By Michael Andrei republished from UBNow

Published August 17, 2017

“Working with our neighbors, we are focused on improving the quality of life in our community. That is our mission.”
Satish K. Tripathi, President
University at Buffalo

Faculty, staff and administrators from UB’s three campuses were among several thousand volunteers fanning out across the Buffalo area Wednesday, lending a hand to local not-for-profit organizations for the 2017 Day of Caring.

Organized by the United Way of Buffalo and Erie County, Day of Caring is Western New York’s largest annual community service event.

UB volunteers took part in projects ranging from making interior building repairs, washing windows, painting and cleaning, to weeding, cleaning up neighborhood and assisting at the Buffalo City Mission.

Volunteers gathered at 8 a.m. at KeyBank Center before traveling by bus to their work sites.

UB volunteers who spent the morning inside the Gloria J. Parks Community Center on Main Street near the South Campus worked together trimming and installing new ceiling tile, painting and performing repairs.

“UB has been part of Day of Caring for 25 years,” President Satish K. Tripathi told UB volunteers at the center.

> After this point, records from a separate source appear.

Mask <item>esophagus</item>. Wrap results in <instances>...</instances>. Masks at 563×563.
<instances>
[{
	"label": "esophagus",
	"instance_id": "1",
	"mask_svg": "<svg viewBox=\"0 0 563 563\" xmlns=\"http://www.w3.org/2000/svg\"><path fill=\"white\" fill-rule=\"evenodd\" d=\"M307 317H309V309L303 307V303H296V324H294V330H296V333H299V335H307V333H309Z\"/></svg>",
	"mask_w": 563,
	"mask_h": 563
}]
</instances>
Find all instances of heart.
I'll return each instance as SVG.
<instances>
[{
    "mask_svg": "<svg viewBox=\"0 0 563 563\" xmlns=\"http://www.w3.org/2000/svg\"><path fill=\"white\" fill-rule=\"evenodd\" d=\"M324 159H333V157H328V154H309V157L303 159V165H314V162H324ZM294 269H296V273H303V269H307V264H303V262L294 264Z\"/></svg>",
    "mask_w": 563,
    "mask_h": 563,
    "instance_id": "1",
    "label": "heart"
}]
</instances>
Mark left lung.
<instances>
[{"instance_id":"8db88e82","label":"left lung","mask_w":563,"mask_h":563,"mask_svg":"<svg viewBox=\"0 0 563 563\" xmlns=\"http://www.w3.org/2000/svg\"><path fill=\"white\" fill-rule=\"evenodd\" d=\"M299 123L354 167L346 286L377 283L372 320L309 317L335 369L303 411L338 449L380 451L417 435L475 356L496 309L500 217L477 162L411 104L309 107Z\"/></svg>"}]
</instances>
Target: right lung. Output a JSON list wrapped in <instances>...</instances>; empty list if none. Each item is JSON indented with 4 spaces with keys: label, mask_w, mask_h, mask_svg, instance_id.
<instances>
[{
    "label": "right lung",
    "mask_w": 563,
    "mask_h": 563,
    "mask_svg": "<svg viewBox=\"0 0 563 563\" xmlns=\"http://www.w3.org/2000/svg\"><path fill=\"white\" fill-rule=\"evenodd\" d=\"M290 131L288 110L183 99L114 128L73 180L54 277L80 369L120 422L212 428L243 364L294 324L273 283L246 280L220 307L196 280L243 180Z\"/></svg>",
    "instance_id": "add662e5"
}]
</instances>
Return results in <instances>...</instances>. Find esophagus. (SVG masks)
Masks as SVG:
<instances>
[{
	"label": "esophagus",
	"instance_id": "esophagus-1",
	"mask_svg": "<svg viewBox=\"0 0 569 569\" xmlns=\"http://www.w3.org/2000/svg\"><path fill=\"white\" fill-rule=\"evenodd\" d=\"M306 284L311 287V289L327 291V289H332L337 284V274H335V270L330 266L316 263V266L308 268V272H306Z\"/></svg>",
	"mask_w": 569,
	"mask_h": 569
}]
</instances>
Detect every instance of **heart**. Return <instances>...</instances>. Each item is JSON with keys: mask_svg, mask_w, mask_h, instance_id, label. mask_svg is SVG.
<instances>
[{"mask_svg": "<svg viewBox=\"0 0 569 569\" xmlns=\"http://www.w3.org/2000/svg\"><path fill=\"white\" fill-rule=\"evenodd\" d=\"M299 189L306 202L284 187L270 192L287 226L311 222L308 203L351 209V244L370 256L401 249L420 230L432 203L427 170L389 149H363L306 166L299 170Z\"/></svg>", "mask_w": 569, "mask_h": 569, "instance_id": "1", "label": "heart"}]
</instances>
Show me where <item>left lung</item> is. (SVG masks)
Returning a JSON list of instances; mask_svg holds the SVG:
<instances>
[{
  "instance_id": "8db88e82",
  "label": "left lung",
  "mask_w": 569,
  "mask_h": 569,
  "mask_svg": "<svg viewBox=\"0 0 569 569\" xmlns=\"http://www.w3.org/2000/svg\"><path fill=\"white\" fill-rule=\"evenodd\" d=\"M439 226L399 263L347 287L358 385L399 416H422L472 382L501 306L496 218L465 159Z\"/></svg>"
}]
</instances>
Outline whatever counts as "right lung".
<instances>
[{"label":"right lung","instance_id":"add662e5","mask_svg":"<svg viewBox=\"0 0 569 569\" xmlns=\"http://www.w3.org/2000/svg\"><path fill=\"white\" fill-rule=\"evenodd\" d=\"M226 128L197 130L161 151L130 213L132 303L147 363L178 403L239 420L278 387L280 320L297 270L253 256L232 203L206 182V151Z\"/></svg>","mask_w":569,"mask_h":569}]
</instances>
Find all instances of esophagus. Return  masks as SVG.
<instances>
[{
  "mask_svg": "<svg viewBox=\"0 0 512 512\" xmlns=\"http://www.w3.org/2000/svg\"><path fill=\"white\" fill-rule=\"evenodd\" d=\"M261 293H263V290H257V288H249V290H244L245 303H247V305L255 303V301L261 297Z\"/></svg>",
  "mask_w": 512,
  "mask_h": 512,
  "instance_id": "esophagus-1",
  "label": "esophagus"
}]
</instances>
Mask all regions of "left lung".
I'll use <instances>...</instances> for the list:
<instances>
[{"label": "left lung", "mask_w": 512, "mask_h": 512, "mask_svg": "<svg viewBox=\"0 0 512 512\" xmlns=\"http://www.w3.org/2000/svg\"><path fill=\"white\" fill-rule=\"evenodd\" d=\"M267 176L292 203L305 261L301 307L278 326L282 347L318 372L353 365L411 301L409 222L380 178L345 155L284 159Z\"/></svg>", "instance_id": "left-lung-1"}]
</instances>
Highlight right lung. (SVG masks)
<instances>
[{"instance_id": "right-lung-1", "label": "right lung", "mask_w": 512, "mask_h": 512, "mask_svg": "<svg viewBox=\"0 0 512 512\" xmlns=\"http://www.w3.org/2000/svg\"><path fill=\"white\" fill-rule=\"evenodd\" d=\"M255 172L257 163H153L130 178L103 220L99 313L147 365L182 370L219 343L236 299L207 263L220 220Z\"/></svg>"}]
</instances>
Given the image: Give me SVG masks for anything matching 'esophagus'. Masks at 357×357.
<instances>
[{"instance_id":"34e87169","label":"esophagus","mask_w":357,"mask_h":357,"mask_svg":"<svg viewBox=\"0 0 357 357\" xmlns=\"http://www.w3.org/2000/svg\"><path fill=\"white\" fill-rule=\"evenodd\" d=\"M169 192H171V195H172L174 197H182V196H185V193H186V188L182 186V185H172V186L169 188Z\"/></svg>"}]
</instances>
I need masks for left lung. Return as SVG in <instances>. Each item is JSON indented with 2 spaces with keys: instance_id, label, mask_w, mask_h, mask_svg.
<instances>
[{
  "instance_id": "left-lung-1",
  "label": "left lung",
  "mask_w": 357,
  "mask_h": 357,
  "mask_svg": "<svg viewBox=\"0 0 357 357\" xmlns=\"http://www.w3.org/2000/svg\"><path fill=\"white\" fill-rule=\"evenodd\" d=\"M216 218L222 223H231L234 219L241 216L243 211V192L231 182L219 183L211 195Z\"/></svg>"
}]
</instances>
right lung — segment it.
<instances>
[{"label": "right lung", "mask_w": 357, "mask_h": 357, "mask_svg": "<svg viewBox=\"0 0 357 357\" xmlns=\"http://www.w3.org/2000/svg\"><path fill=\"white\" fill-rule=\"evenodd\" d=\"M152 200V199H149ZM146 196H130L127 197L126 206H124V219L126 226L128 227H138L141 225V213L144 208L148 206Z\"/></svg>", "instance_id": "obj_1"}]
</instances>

“It means a lot when we work in the community where we live. Our students come and volunteer here — not just today but other times as well — and many of our faculty and staff live in this community,” Tripathi said.

“Working with our neighbors, we are focused on improving the quality of life in our community. That is our mission.”

Robert Mayer Jr., director of government relations, was participating in his third Day of Caring.

“Being involved in government and public service has provided me with many opportunities to assist others,” said Mayer, a UB graduate who holds a bachelor’s degree in psychology. “One of the benefits of being a part of Day of Caring, however, is that you can make a more immediate impact in your community.”

Charles F. Zukoski, provost and executive vice president for academic affairs, noted that UB’s faculty, staff and students “are deeply embedded in and committed to building our community. Participation in the Day of Caring provides a visible means for expressing this commitment.”

“The education and scholarship undertaken at UB are informed by the collaboration and partnerships we build with the community,” Zukoski said, citing as an example the automatic watering system developed by the Tyler Street Community Garden. “Participants in this project bring together neighborhood residents and our students to experience all the Heights can offer,” he said.

Emmy Passer, a student in the higher education program in the Graduate School of Education, was one of a number of UB volunteers in the kitchen at the Buffalo City Mission.

“I came here to donate my time and to learn more about the Buffalo City Mission,” Passer said. I had volunteered here before, with my sorority, so it was good to come back.”

Christopher Keough, who was also part of the UB volunteer team at the City Mission, said it is a sense of giving back to the community that brings him back to Day of Caring each year.

“This is my sixth or seventh year doing this. I enjoy seeing the different areas where the community is giving back, and seeing the different areas of need,” said Keough, manager of the UB Libraries’ annex who volunteered at the Gloria Parks center last year and at a community garden at Sycamore and Jefferson the year before.

Graham Hammill, chair of UB’s 2017 Campaign for the Community, said Day of Caring offers the opportunity to give back to the community “in meaningful and tangible ways.”

“The UB students, faculty and staff who participate in the Day of Caring are truly special. They represent the spirit of generosity that we as a campus demonstrate throughout the Campaign for the Community,” said Hammill, vice provost for graduate education, dean of the Graduate School and interim dean of undergraduate education.

At Gloria Parks, Michael J. Tritto, associate director of human services and operations for the University District Community Development Association, told Tripathi that maintenance projects at the center tend to get put off, so association resources can directly benefit members.                         

“Day of Caring, bringing so many volunteers, is a shot of adrenaline for us,” Tritto said.

“UB is one of our neighbors, and this is a significant partnership that we want to grow. Our clients feel that they matter when they come into the center and it is well-cared for and well-maintained.

“UB volunteers performed repairs, painted and made the center look more welcoming today,” he said, adding that UB students also volunteer at the center throughout the year. “They make a big difference,” Tritto said.                 

UB regularly has one of the largest volunteer teams at Day of Caring, said Amy Myszka, UB’s director of Wellness and Work/Life Balance and coordinator of the university’s Day of Caring effort.

And faculty and staff are also generous supporters of the annual campaign, Hammill added.

“For many UB volunteers, Day of Caring is an experience they won’t soon forget,” he said. “These are lasting memories. The benefits of this — giving back to others — go well beyond what we are doing here today.”